Return an exact copy of the data, starting at its first line and ending at the line that contains "[Men in front", minus any pictures.

Captioned web images ->
● ● ● ● ● ● ●
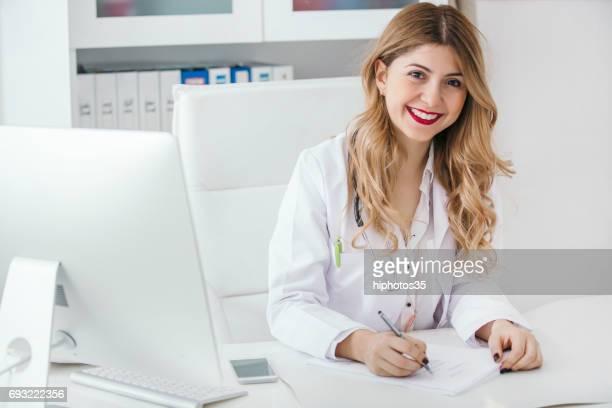 診断を書いて幸せな若いフレンドリーな医者の肖像画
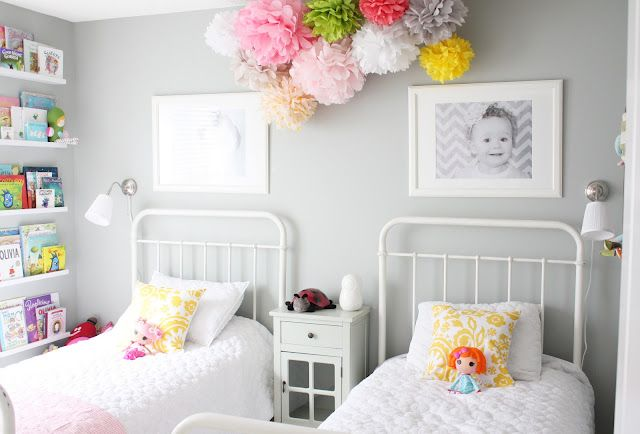 a shared girl's room.  decorating with large photos. a ceiling of tissue poms. from the lovely sarah of daffodil design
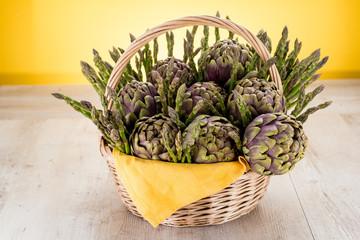 Cestino di vimini con carciofi ed asparagi  su un tavolo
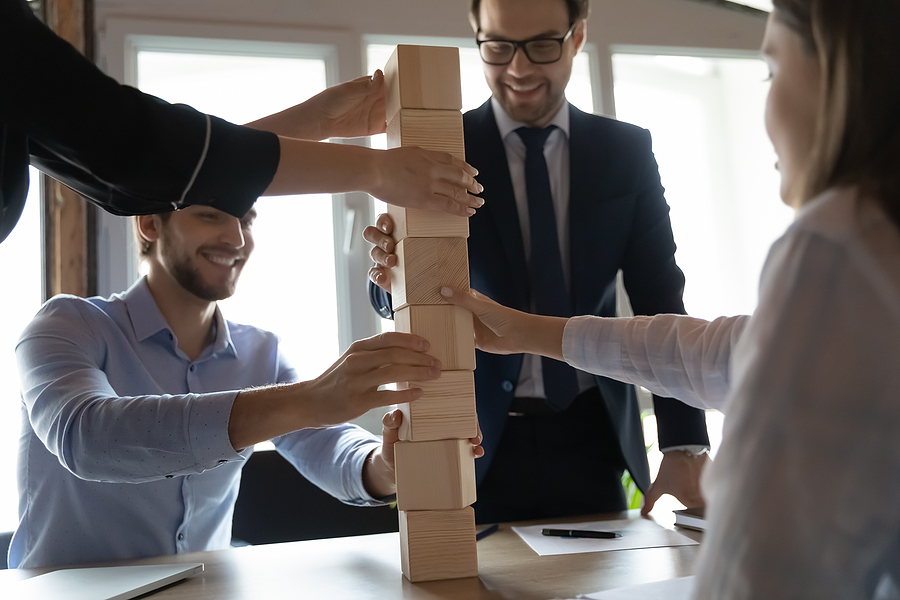 Workers participating in corporate team building exercise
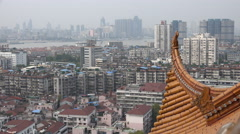 Roof of ancient (rebuilt) Chinese pagoda, Wuhan city skyline Stock Footage
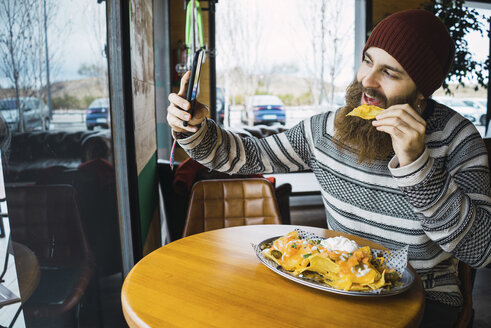 Hipster man taking selfie while eating tortilla chip with smart phone at cafe - CAVF56719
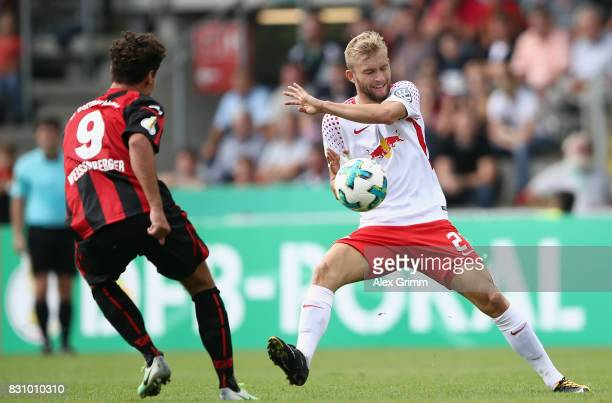 Konrad Laimer of Leipzig is challenged by Niklas Weissenberger of Dorfmerkingen during the DFB Cup first round match between Sportfreunde...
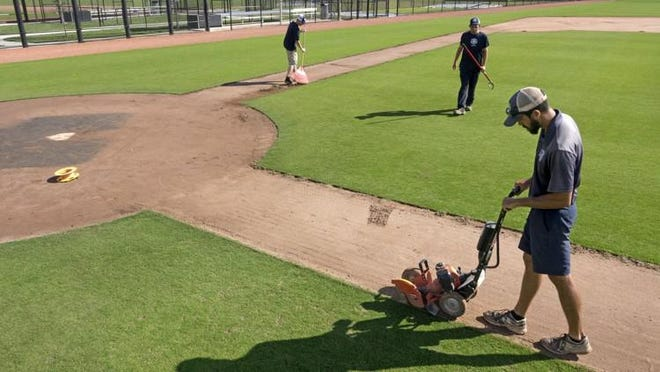 In this 2018 photo, Teddy Gutman edges the infield as groundskeepers work on one of the Washington Nationals practice fields at The Ballpark of the Palm Beaches in West Palm Beach.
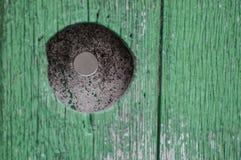 在木墙壁的一个孔 图库摄影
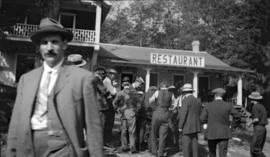 [Men in front of Bowen Island store and restaurant]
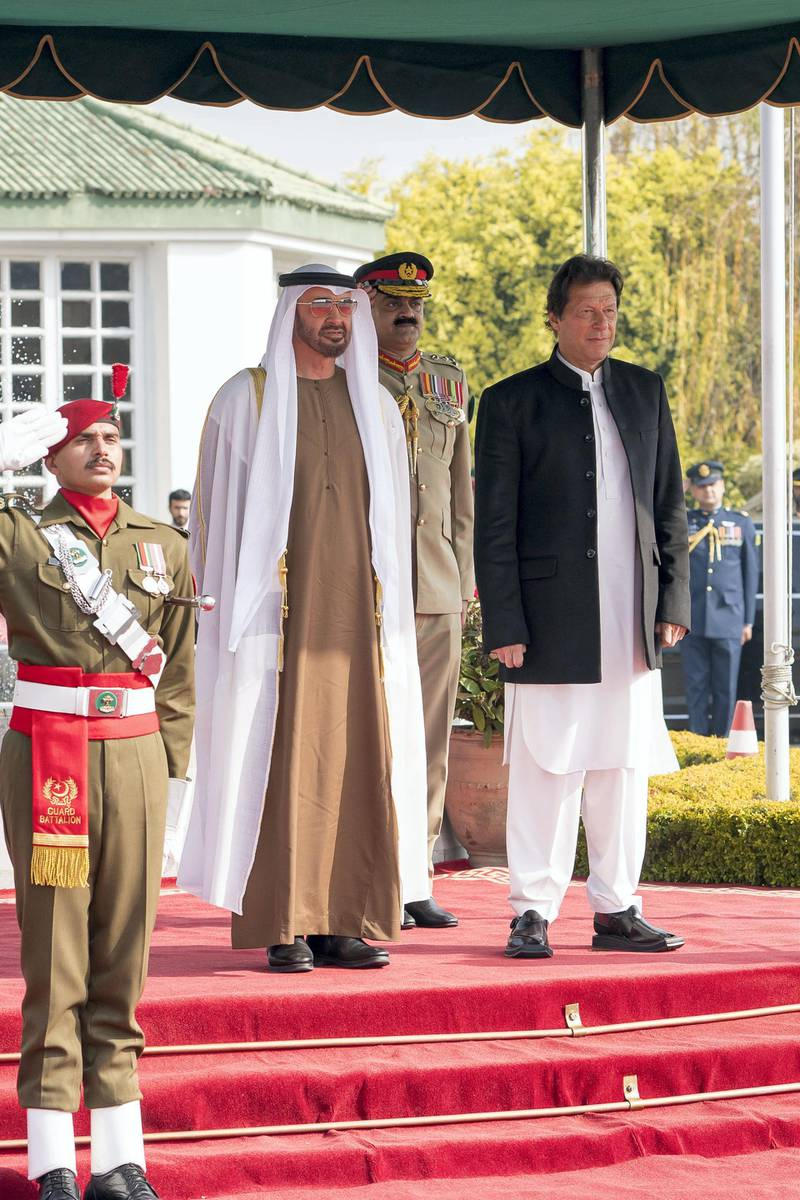 ISLAMABAD, PAKISTAN - January 06, 2019: HH Sheikh Mohamed bin Zayed Al Nahyan, Crown Prince of Abu Dhabi and Deputy Supreme Commander of the UAE Armed Forces (2nd R) and HE Imran Khan, Prime Minister of Pakistan (R), stand for a national anthem, during a reception held at the Prime Minister's residence. ( Rashed Al Mansoori / Ministry of Presidential Affairs ) ---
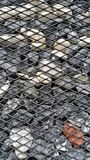 Stones in the steel cage, decorated the wall. Royalty Free Stock Images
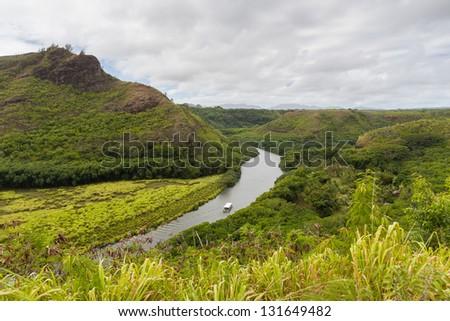 Wailua river with a boat in Kauai, Hawaii - stock photo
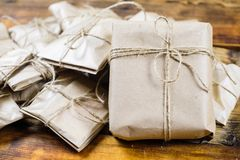Close-up many gifts wrapped kraft paper on wooden background. One big present front view royalty free stock photos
● ● ● ● ● ● ●
Answer below ->
 診断を書いて幸せな若いフレンドリーな医者の肖像画
 a shared girl's room.  decorating with large photos. a ceiling of tissue poms. from the lovely sarah of daffodil design
 Cestino di vimini con carciofi ed asparagi  su un tavolo
 Workers participating in corporate team building exercise
 Roof of ancient (rebuilt) Chinese pagoda, Wuhan city skyline Stock Footage
 Hipster man taking selfie while eating tortilla chip with smart phone at cafe - CAVF56719
 Konrad Laimer of Leipzig is challenged by Niklas Weissenberger of Dorfmerkingen during the DFB Cup first round match between Sportfreunde...
 In this 2018 photo, Teddy Gutman edges the infield as groundskeepers work on one of the Washington Nationals practice fields at The Ballpark of the Palm Beaches in West Palm Beach.
 在木墙壁的一个孔 图库摄影
 [Men in front of Bowen Island store and restaurant]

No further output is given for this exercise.